Safety Body: Equinor's Melkøya LNG Plant Broke Rules Ahead of 2020 Fire

Credit: Equinor
Credit: Equinor

Equinor must fix a series of rule breaches exposed by a fire at its Melkoeya liquefied natural gas (LNG) plant in Norway last year for the plant to reopen, the country's safety watchdog said on Thursday.

The September 2020 blaze shut down production at the plant, also referred to as Hammerfest LNG, and Equinor has said it could take until October to be repaired.

"The serious breaches that we saw are related specifically to management and compliance to procedures ... and also to manning in the organization," Anne Myhrvold, director of the PSA watchdog, told Reuters after presenting the investigation's findings.

Other deficiencies were related to risk analysis and filter maintenance, as well as the need for an overview of the emergency response resources, she added.
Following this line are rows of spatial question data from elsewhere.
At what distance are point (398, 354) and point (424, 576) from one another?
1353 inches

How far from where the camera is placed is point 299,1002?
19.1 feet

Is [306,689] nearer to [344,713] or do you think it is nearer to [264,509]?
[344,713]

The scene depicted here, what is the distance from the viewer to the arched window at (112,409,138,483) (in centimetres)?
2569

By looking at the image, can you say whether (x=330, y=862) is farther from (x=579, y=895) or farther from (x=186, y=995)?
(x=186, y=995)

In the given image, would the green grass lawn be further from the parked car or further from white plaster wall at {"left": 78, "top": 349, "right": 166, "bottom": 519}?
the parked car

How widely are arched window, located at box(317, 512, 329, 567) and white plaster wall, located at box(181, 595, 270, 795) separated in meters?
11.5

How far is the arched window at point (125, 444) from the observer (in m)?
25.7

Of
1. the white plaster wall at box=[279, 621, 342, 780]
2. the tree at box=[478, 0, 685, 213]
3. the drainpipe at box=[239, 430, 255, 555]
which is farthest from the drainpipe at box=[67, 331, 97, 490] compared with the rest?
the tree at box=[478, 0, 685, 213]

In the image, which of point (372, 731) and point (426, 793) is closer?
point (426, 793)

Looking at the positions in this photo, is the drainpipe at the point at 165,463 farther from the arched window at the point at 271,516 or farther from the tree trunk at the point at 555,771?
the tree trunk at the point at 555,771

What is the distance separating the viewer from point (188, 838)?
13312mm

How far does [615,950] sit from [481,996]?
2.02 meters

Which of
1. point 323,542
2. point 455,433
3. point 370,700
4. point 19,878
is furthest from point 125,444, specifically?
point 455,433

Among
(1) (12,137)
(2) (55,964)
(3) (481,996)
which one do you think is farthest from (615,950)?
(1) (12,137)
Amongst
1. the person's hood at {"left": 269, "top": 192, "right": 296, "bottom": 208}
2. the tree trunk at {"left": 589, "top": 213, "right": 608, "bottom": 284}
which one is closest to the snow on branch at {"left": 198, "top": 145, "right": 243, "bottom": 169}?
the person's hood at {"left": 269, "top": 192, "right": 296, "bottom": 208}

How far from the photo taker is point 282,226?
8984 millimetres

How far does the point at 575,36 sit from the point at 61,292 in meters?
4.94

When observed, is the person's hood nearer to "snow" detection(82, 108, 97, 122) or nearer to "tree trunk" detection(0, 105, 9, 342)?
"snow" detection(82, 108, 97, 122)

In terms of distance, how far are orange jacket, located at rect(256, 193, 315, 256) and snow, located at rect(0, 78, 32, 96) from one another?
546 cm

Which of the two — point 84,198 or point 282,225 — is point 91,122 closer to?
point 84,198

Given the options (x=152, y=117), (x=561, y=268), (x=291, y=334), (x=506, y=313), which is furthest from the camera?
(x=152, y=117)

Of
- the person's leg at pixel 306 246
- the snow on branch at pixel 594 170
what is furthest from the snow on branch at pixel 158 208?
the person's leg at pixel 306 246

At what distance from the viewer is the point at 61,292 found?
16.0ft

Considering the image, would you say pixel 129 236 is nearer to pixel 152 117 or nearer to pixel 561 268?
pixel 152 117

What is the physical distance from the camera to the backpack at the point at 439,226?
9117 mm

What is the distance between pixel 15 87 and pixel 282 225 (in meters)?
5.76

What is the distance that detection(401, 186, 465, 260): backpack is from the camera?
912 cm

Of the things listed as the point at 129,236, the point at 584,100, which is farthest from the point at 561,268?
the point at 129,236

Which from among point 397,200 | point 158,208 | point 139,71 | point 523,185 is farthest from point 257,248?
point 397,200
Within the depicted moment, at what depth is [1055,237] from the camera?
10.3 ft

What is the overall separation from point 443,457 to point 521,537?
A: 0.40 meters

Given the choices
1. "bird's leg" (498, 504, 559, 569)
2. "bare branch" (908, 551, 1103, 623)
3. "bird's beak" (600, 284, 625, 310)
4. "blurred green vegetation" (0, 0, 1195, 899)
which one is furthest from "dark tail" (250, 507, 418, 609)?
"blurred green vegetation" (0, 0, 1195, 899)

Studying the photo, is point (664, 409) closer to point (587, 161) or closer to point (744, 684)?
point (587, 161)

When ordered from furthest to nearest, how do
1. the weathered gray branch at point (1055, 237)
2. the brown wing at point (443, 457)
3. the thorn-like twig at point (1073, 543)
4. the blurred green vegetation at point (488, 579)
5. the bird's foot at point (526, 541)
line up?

The fire broke out in the air intake of a gas turbine generator, the PSA said, where filters had likely auto-ignited after being clogged by insects.

The filters had not been replaced since 2015, while Equinor had previously changed them every two years, it added.

No workers were injured in the six-hour blaze.

The watchdog ordered Equinor to ensure operations staff had access to the information needed to ensure safe operations and to demonstrate the plant has adequate staffing and competence to deal with all conditions.

The company must present a plan for complying with the orders by June 1 and address the issues raised before the plant can restart, the PSA said.

"We take this incident very seriously... and we will respond in a thorough and timely manner," Irene Rummelhoff, Equinor's head of marketing, midstream and processing, told Reuters.

Rummelhoff added the company's own investigation would look into why the filters had not been replaced earlier.

Europe's only large-scale LNG plant, at Melkoeya island just outside the Arctic town of Hammerfest, can process 18 million cubic meters (mcm) of gas per day when fully operational.

Gas is piped from the offshore Snoehvit field some 160 km (100 miles) away in the Barents Sea, which was also forced to shut as a result of the plant's closure.

On Dec. 2, a fire in a compressor building shut down operations at Equinor's methanol plant at Tjeldbergodden. The PSA is also investigating this incident but has not yet published its findings.